The plaintiff after joining issue upon the first three pleas, replied to the fourth plea, that no such judgment or decree final and conclusive between the parties to the suit in that plea mentioned, in manner and form as therein alleged, ever was pronounced by the said court of judicature in that plea also mentioned, modo et formà ; whereupon issue was joined

At the trial before Tindal C. J., at the sittings in London, after last Trinity term, the following document, translated from the German, was given in evidence in support of the fourth plea (a).

[74] “Sentence. " In the Matter of Alexander Burn Callandar, of London, Merchant and Corn-Factor,

Plaintiff, versus R. M. Dittrich, of Kænigsberg, Merchant, Defendant. “The Royal College of Commerce and Admiralty at Koenigsberg, in Prussia, have, in their session of the 31st of May 1839,-at which were present the Director, Mr. Privy Councillor-of-Justice Stellter, and Becker, Henke, Burdach, Schrötter, Bittrich, Councillors of Commerce and of Admiralty, and Von Hippel, Referendary of the Supreme court, deputed as Commissary,—conformably to the proceedings in the cause, declared as follows;

“(1) That the plaintiff's claim of 7801. 10s. ld. sterling, with interest thereon, from the 6th day of April 1838, which he formed against defendant on account of (bezüglich auf, relating to) a cargo of 917 quarters of tares received in the year 1837 by the ship ‘Mary Swan,' commanded by G. Wright,' master, be registered.

(2) That the agreement between the parties, that the plaintiff should abstain from recovering the 133 quarters of tares, which, according to the defendant's statement, were still lying here for the plaintiff, and that the defendant should be content to accept them, be hereby legally confirmed ; and,

“(3) That plaintiff be condemned in the charges of the law proceedings."

“Judicial Reasons. “A. B. Callandar, in London, in the beginning of 1837, ordered of R. M. Dittrich of this place, 100 lasts of large round Kønigsberg seed tares, best quality, which were to be free from any mixture of oats, pease and such objectionable grain and seed, at

(a) The translation has been compared with the original; but no correction has been made in anything which could affect the judgment or the court.

18s. sterling per quarter, free on board, to be shipped in spring. Dittrich [75] in his letter of the 18th of January in that year to Callandar, accepted his offer. Before the shipment took place Callandar recommended to Dittrich to have the tares shipped as early as possible, and in as small vessels as possible, to prevent heating. Next to this he ordered him to resell immediately half the quantity of the purchased tares,-about 500 quarters, if the cost price, clear of expenses, could be obtained ; but should they be shipped, to give preference to an English vessel. The firm of Dittrich could not effect the sale, and consequently shipped 913 quarters, to an amount of 8371. 6s. sterling, on the 29th of April 1837, per the ‘Mary Swan,''G. Wright,' master; and upon the 30th idem informed Callandar thereof; observing, moreover, that the remainder consisting of 133 quarters then was warehoused for his account with Dittrich.

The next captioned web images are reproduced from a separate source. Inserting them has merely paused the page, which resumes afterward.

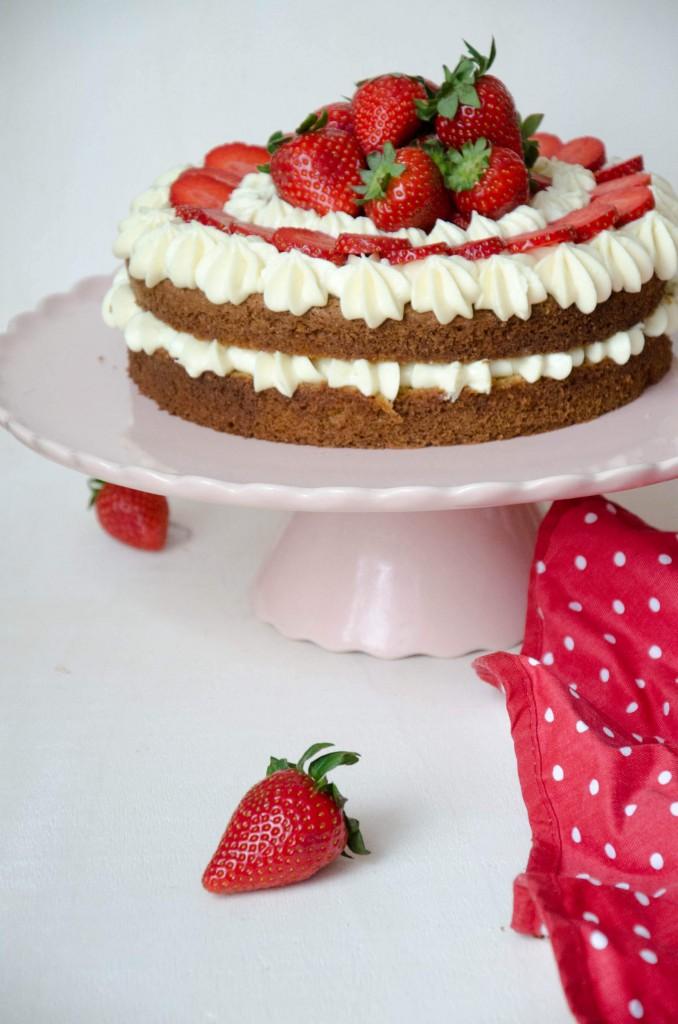 Erdbeer-Buttermilch-Torte-6
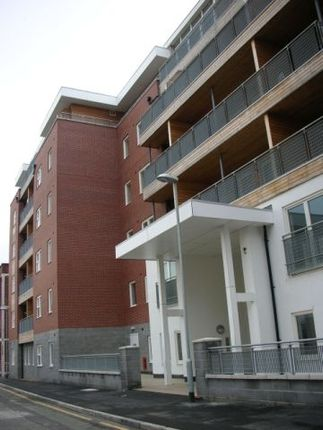 Flat to rent in Northern Angel, Dyche Street, Red Bank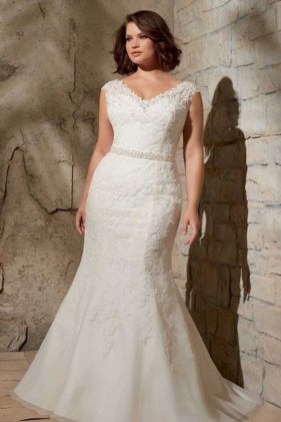Impressive Wedding Dresses Ideas That Are Perfect For Curvy Brides17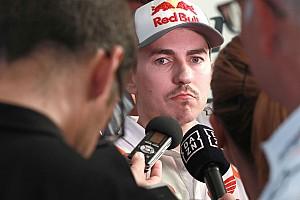 """Lorenzo: """"Si se encuentra bien con la Honda, Zarco puede ir muy rápido"""""""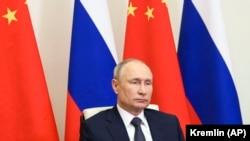 Владимир Путин, раиси ҷумҳури Русия.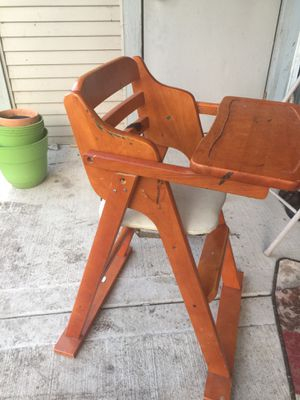 High chair for Sale in Buffalo Grove, IL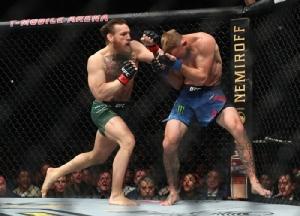 """มาเร็วเคลมเร็ว """"แม็คเกรเกอร์"""" ซัด """"คาวบอย"""" ร่วงแค่ 40 วิฯ คืนสังเวียนประกาศชัย UFC"""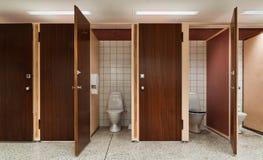 Rad av offentliga toaletter Royaltyfri Bild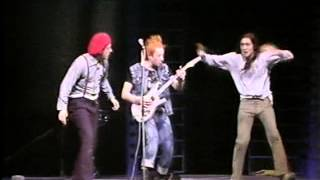 THE YOUNG ONES: Living Doll with Cliff Richard (Live Aid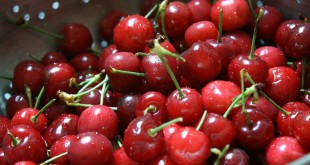 gorgeous-sweet-cherries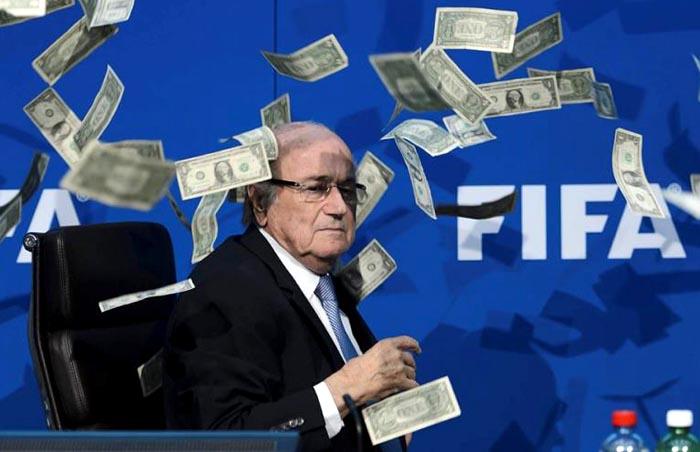 Lluvia de billetes sobre Sepp Blatter, el presidente de la FIFA que ya renunció para enfrentar cargos de corrupción.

“The purchase price for the quantity shipped of 913 quarters tares is paid in that manner, that Dittrich acknowledged to have received by accepted drafts 4501., and that afterwards, on handing bill of lading, Callandar paid to Dittrich's order 375l. 6s. sterling. As to the payment of 121. for 300 dunnage mats, the parties have not yet agreed.

“The Mary Swan' arrived in London on the 5th of June 1837. Callandar examined the tares, and found they were in so bad a state that he thought himself entitled to refuse receipt thereof, and noted a protest through John Lise Venn, notary public in London, after that two corn factors had previously, as competent judges, or experts, declared the tares to be totally decayed. Immediately, and indeed on the 6th of June, Callandar informs Dittrich of his refusal to receive the tares ; then on the 9th of June sent him the report of survey and protest, and again declared, that he declined the receipt of the tares, but had got the same landed and brought into a good and airy granary, [76] where the greatest care and attention would be taken thereof; and that he would also try in favour of Dittrich to procure an abatement or reduction in the duty. Now when Dittrich declined to indemnify Callandar anywise, and on the contrary, sent him brokers' certificates, trying to prove by them that the tares had been fully worth the price charged at the time of their shipment, and that he had consequently performed his part of the contract, Callandar answered that he would, if Dittrich made no other disposition, sell the tares for Dittrich's account, and would do so in small parcels by retail, which proceeding was proposed as the most beneficial to all parties interested. Callandar did accordingly, as Dittrich continued silent, always informing him of the respective sales, but without that Dittrich ever replied thereto.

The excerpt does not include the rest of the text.